La strada non è stata certo in discesa. Dal suo arrivo a Sydney e dopo l’anno in una farm è stato lavapiatti, cameriere in un ristorante italiano “perché il mio inglese era scarso e ho dovuto frequentare una scuola di lingua”, custode di cavalli da corsa in un allevamento fuori Canberra, la capitale. “Questo è stato il mio primo contratto effettivo quando prima venivo pagato in contanti – ricorda – un’esperienza magnifica a contatto con la natura. Molti nostri connazionali raccontano del duro lavoro nelle farm e posso confermare che è così. Io sono stato fortunato”.

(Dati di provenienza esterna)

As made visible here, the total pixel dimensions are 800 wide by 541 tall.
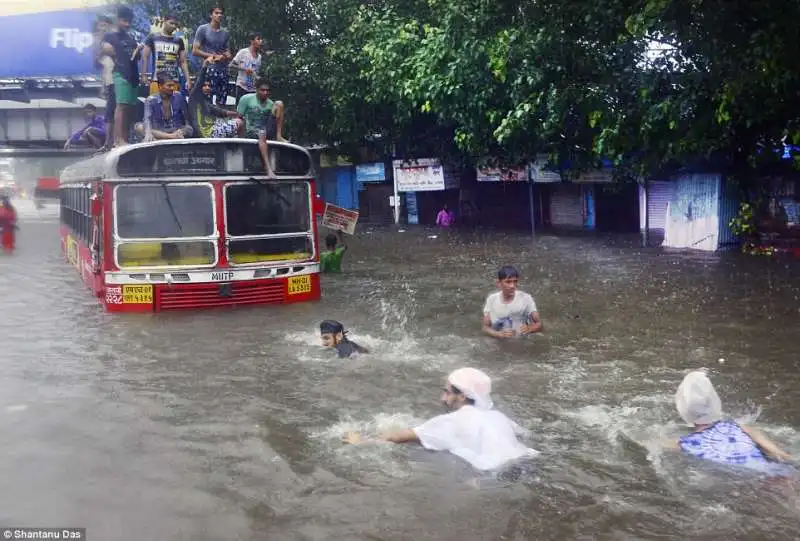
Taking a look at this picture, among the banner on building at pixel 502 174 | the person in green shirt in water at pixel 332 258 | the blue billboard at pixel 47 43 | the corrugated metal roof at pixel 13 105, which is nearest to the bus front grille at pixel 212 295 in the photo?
the person in green shirt in water at pixel 332 258

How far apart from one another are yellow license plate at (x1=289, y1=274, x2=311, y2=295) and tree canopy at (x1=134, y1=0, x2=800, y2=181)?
557 cm

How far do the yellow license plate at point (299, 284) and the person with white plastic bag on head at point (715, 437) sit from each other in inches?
284

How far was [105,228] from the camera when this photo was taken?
36.3 ft

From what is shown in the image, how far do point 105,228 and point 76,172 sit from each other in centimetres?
561

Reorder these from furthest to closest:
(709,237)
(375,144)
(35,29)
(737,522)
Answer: (35,29) → (375,144) → (709,237) → (737,522)

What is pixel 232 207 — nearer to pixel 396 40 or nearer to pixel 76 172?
pixel 76 172

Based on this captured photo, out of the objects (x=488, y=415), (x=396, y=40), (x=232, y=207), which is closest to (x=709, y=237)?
(x=396, y=40)

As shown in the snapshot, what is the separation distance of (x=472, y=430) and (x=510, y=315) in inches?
171

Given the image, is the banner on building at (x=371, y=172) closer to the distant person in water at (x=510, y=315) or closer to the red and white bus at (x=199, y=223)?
the red and white bus at (x=199, y=223)

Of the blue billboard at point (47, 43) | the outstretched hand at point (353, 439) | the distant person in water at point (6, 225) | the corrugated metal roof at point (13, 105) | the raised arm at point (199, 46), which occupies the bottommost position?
the outstretched hand at point (353, 439)

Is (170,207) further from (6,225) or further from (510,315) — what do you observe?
(6,225)

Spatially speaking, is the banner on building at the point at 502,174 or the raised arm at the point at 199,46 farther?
the banner on building at the point at 502,174

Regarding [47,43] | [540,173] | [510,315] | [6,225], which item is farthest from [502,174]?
[47,43]

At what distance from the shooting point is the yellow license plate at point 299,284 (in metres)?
12.0
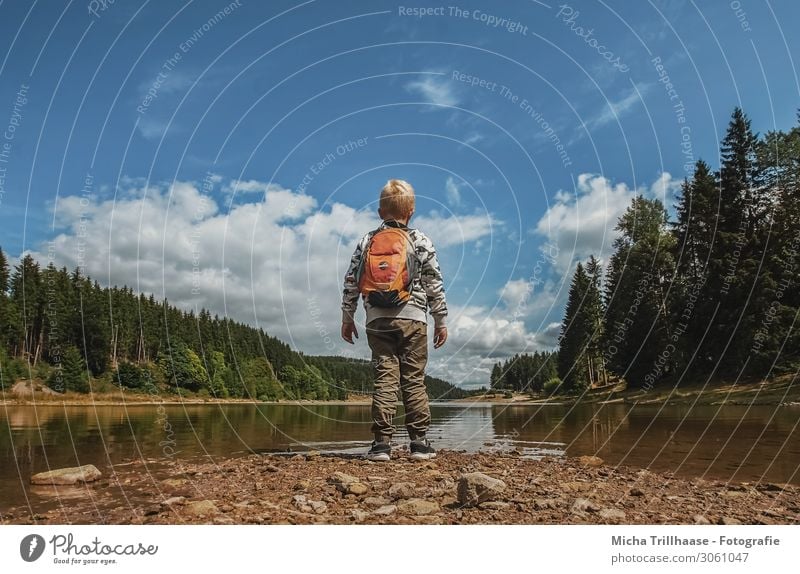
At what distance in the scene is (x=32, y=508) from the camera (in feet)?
14.2

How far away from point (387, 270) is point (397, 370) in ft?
4.37

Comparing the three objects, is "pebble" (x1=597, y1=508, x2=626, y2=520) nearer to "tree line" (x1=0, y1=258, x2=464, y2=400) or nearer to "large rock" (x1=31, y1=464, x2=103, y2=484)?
"large rock" (x1=31, y1=464, x2=103, y2=484)

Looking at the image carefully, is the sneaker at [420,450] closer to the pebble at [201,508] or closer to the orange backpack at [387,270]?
the orange backpack at [387,270]

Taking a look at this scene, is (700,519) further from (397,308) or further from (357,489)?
(397,308)

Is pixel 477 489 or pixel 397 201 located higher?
pixel 397 201

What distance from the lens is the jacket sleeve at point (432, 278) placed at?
20.1 ft

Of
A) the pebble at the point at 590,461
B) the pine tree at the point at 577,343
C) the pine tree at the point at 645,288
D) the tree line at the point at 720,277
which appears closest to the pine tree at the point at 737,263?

Un’esperienza, quest’ultima, che gli sarà decisiva dato che al suo ritorno a Sydney, dopo alcuni mesi passati nella sua Loano, arriva l’offerta di lavoro che gli aprirà le porte per l’attuale occupazione. “È stato il fratello del mio boss nella farm a propormi di lavorare in questo pub – conferma –, in pochi mesi sono diventato manager e quando il licensee (capo manager, ndr) della struttura è andato via mi hanno offerto di formarmi per prendere il suo posto”. Una crescita lavorativa ed economica che per Matteo è stato un cambio di vita netto. “Credo che la differenza con il nostro paese sia la meritocrazia: qui conoscono il significato di questa parola e se dimostri di lavorare sodo hai davvero delle opportunità”. Opportunità che in Italia Matteo non ha trovato al suo ritorno. “Non ho abbandonato subito l’idea di trovare lavoro nel mio Paese – continua – ma quando sono rientrato, con la speranza che le abilità acquisite potessero aiutarmi, ho spedito curriculum senza ricevere mai risposta: il nostro paese non investe più sui giovani”.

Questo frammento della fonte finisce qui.